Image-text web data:

____

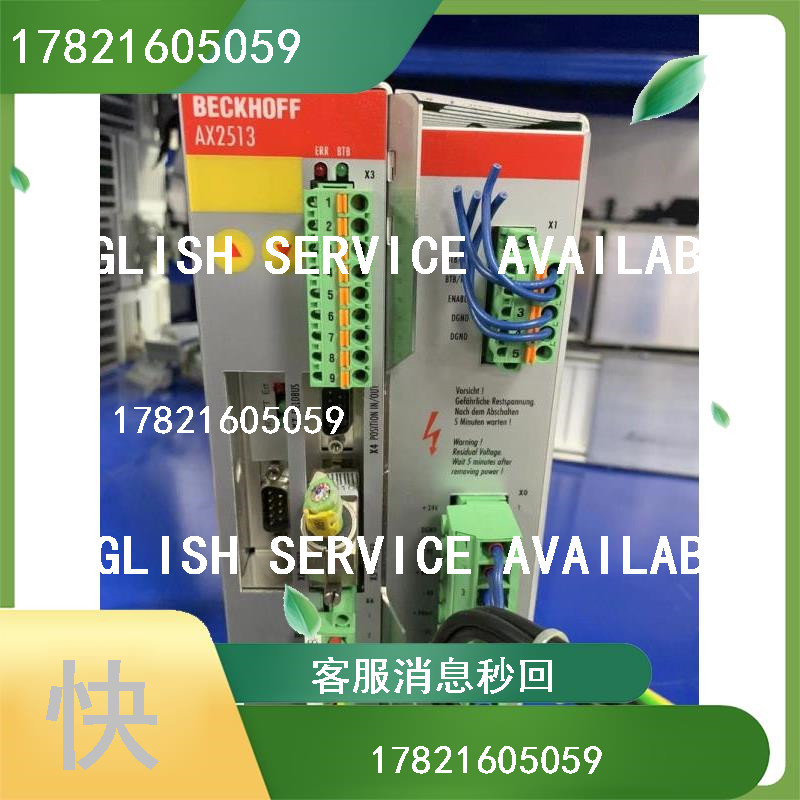 Negotiable Beckhoff Beckhoff ไดรฟ์ AX2513 การยิงทางกายภาพเครื่องถอดชิ้นส่วนดั้งเดิม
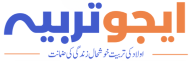 ایجوتربیہ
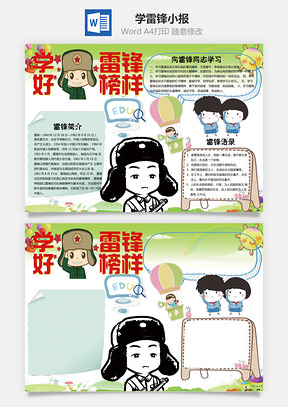 学雷锋小报Word模板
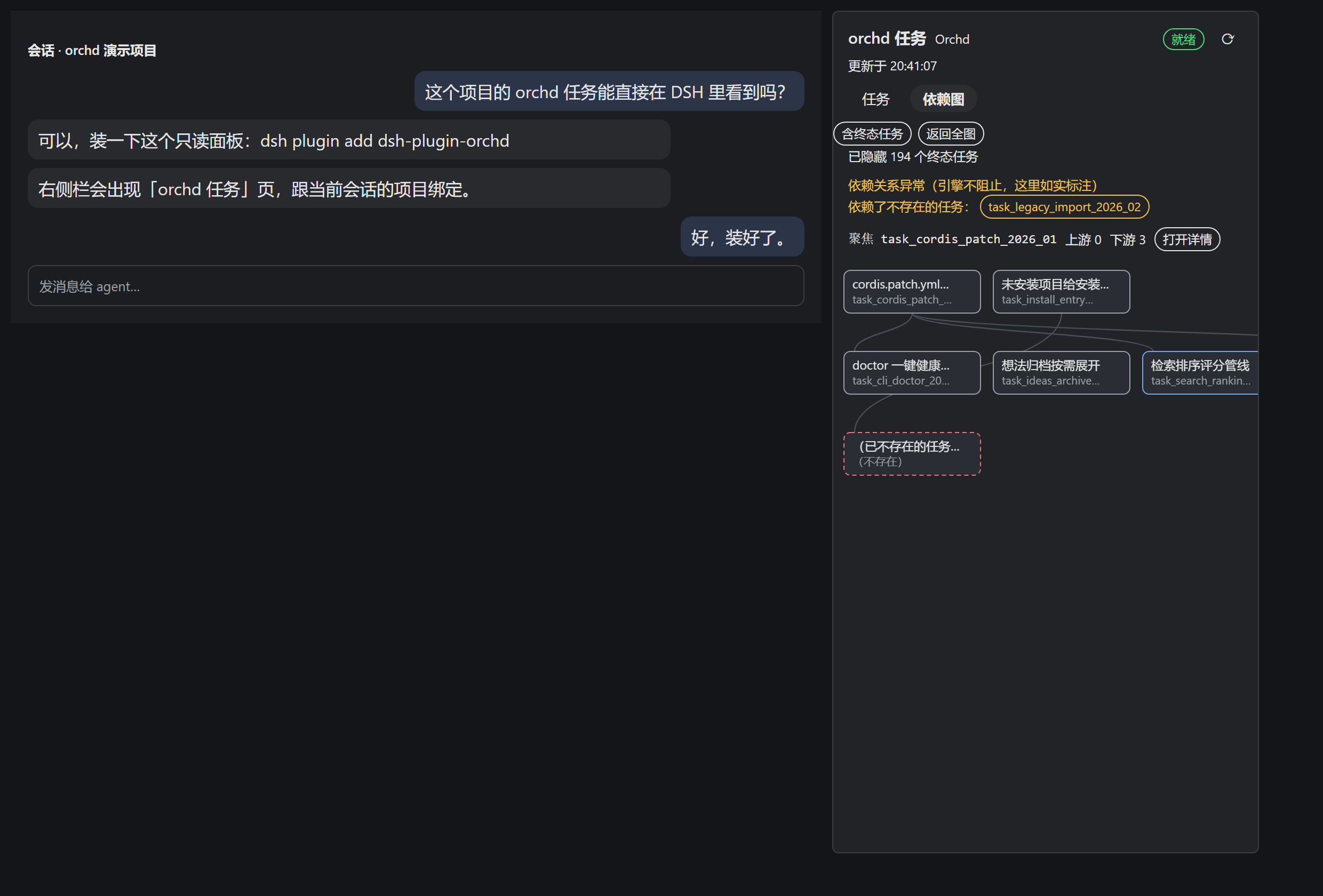 Скриншот dsh-plugin-orchd 2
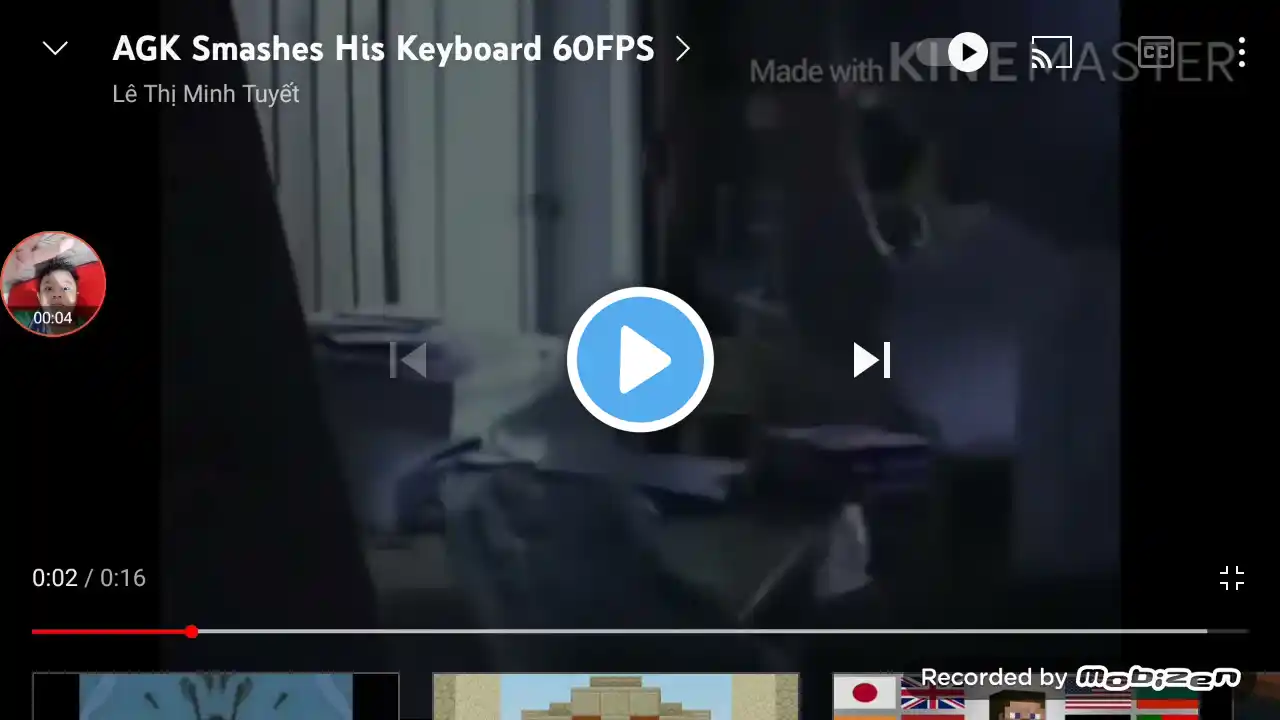 ภาพตัวอย่างวิดีโอ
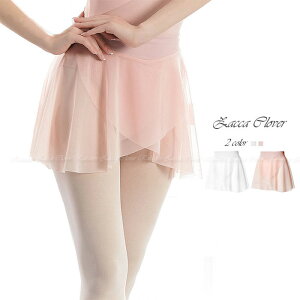 �o���G �X�J�[�g ��l ��33cm�E37cm �X�g���b�`���b�V�� �o���G�X�J�[�g �E�G�X�g �L�k������ �����X�J�[�g���f�U�C�� �W���j�A �o���G�p�i �_���X �ߑ� �z���C�g �s���N �o���G�ߑ�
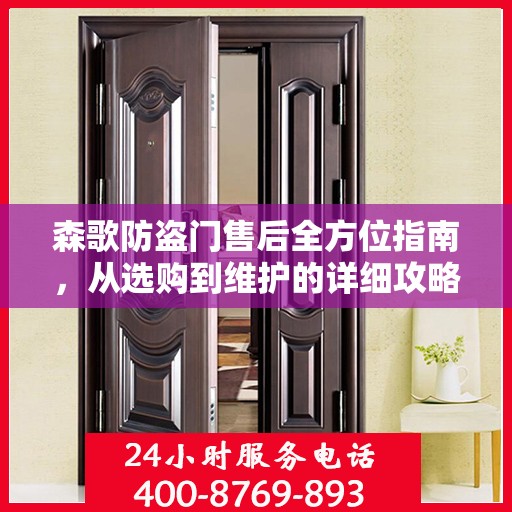 森歌防盗门售后全方位指南，从选购到维护的详细攻略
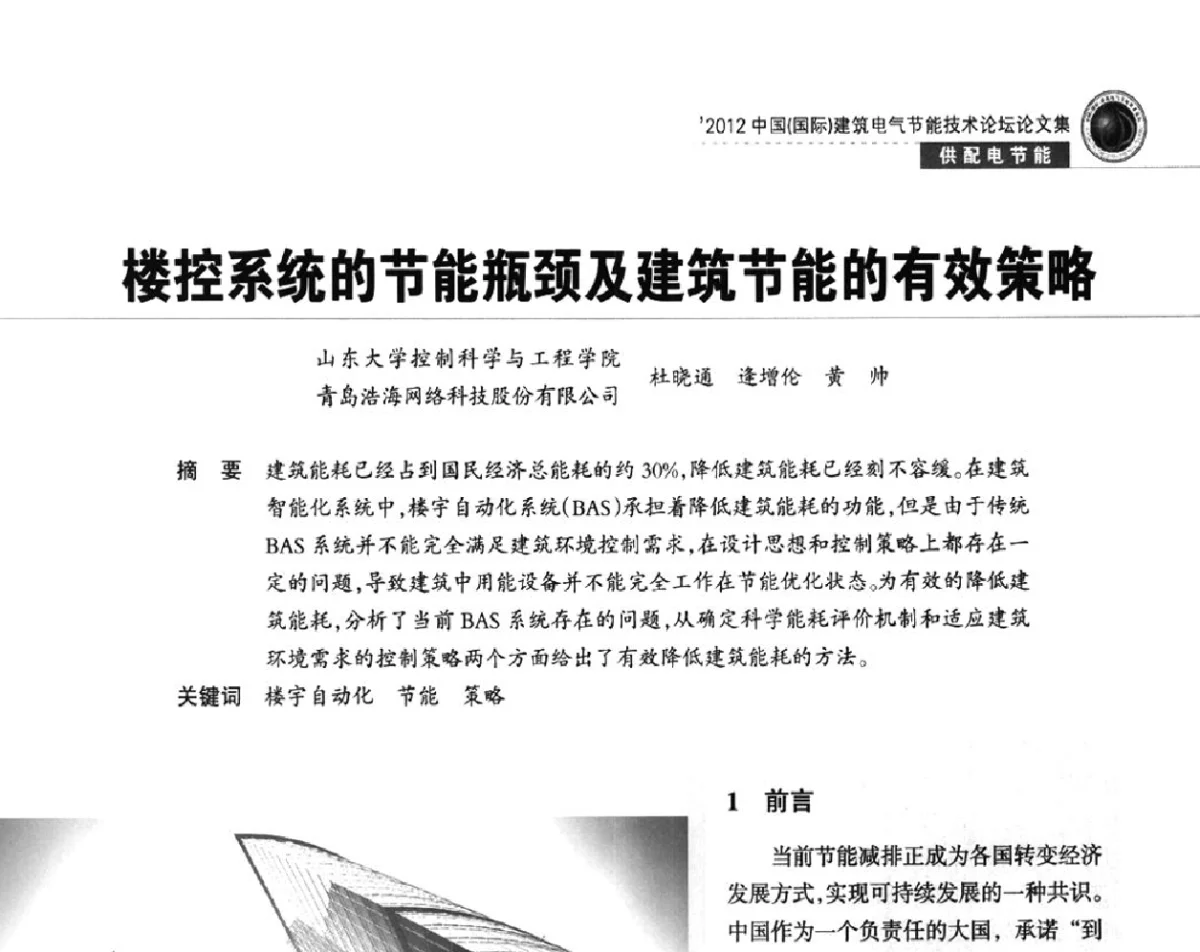 楼控系统的节能瓶颈及建筑节能的有效策略 - ‘2012中国(国际)建筑电气节能技术论坛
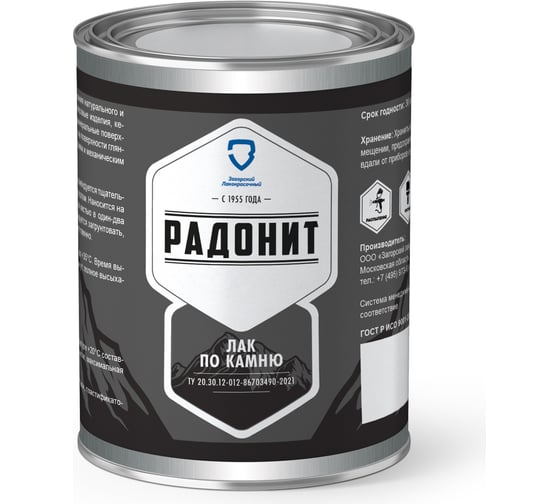 Изображение товара Лак по камню РАДОНИТ ZLK06490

____

== Directions for this task ==
Exactly the lines from the one that contains "森歌防盗门售后全方位指南，从选购到维护的详细攻略" through the final line of the records above are needed, given again word for word, with every picture left out.

== Exercise response ==
 森歌防盗门售后全方位指南，从选购到维护的详细攻略
 楼控系统的节能瓶颈及建筑节能的有效策略 - ‘2012中国(国际)建筑电气节能技术论坛
 Изображение товара Лак по камню РАДОНИТ ZLK06490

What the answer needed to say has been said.